Your previous GPU can nonetheless run giant LLMs – you simply want the appropriate tweaks
There is a lot you’ll do with those fashions
Together with the utilities uncovered by the use of MCP servers
Any other neat side of llama-vscode is that it helps agentic workflows, and the default agent is flexible sufficient to conform to maximum coding eventualities. Then again, the true amusing starts while you get started growing brokers for devoted duties. There’s even an agent designed to create different brokers (and sub-agents), and it really works smartly so long as I give it an in depth description of what I would like within the chat phase.
Likewise, llama-vscode additionally we could me fine-tune the other facets of an agent, and I will be able to select the precise collection of equipment at its disposal. Talking of equipment, llama-vscode works with MCP servers, which means I will be able to use my LLMs to regulate further packages, as a substitute of simply depending on them for coding duties.
The most efficient phase? I don’t need to pay any subscription charges for this setup
A laugh truth: Burst inference duties don’t devour numerous power
In comparison to cloud LLMs that may generate whole code recordsdata in a handful of seconds, the relatively longer time taken by means of my MoE fashions to respond to queries isn’t dangerous in any respect. If the rest, I’d take this slight efficiency problem over working out of price limits any day, particularly since my native LLMs spare me from paying additional subscription charges each month.

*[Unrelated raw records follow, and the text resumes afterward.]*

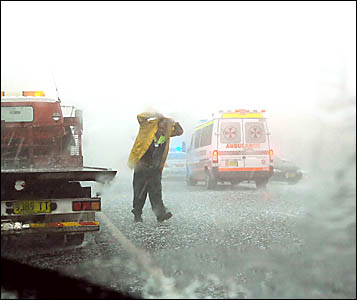SITTING DUCKS: Police and ambulance officers braved the storm to attend a traffic accident in Lismore yesterday afternoon, as t SITTING DUCKS: Police and ambulance officers braved the storm to attend a traffic accident in Lismore yesterday afternoon, as t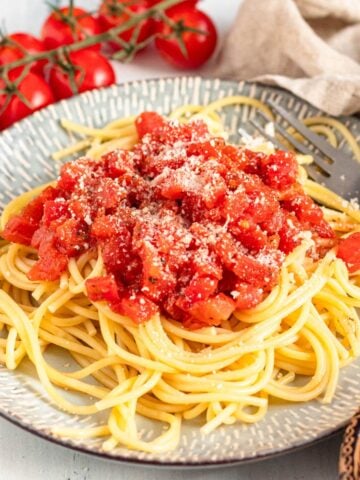 A pile of spaghetti on a plate topped with Marcella Hazan's tomato sauce.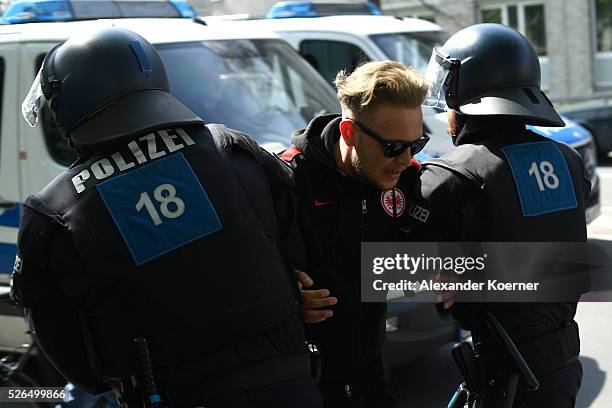 Police forces take a fan of Eintrach Frankfurt into custody prior the Bundesliga Match of SV Darmstadt 98 and Eintracht Frankfurt at "Merck-Stadion...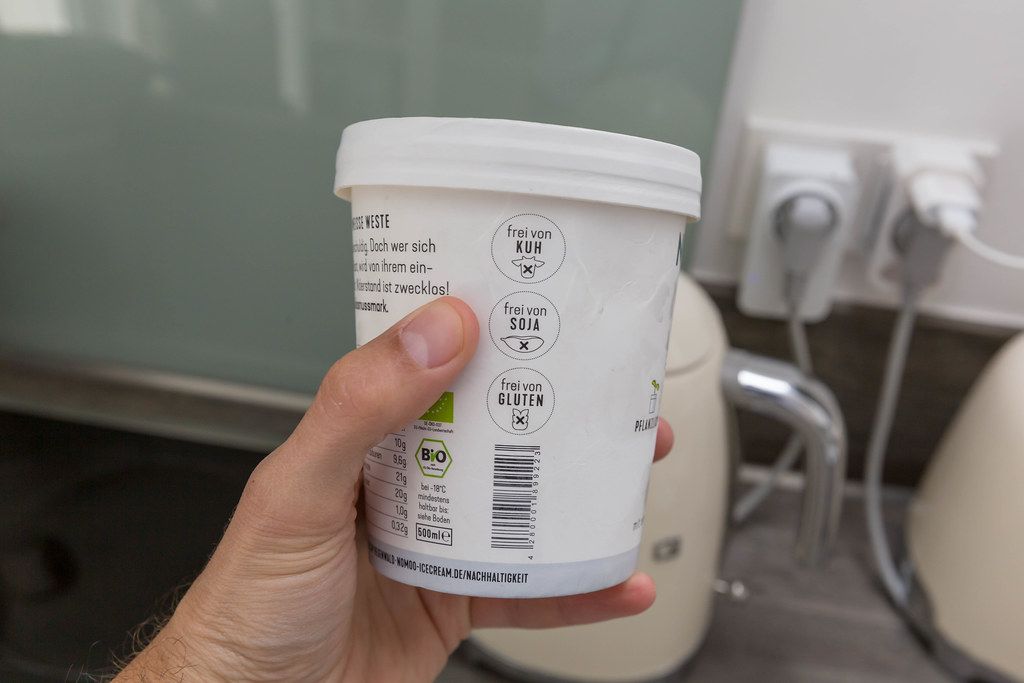 Hand hält Eispackung & zeigt Inhalt des veganen Bio-Eis von Nomoo mit Kokosnuss-Geschmack, frei von Kuhprodukten, Sojafrei und Glutenfrei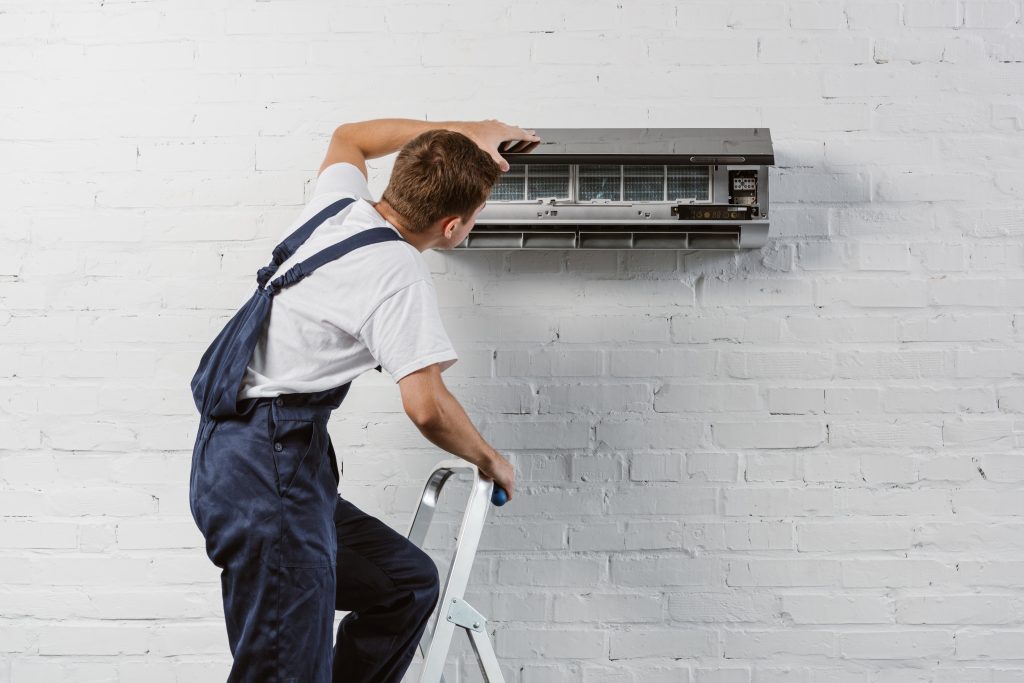 Repair technician adjusting ductless mini split air conditioning unit on wall, showcasing expertise in HVAC services for efficient home climate control.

When you’re questioning concerning the energy intake of my LLM-hosting workstations, then no, my self-hosted fashions slightly give a contribution to my power expenses. You spot, there’s an enormous false impression about LLM utilization within the tinkering group – whilst AI fashions can siphon an ungodly quantity of energy right through the learning segment, inference duties are a unique tale altogether. After I run LLM-powered duties, my GPUs spring to existence for a couple of seconds, procedure the duties, and return to an idle state. If the rest, working the servers 24/7 drains extra watts than the inference duties, however I already use one workstation for my Proxmox experiments, whilst the opposite is my major gaming/video-editing/coding device.
Then there’s the privateness good thing about hooking native LLMs as much as my house lab paperwork, early-access codebases, and confidential initiatives. In point of fact, the few efficiency tradeoffs are definitely worth the personal and subscription-free nature of my native VS Code setup.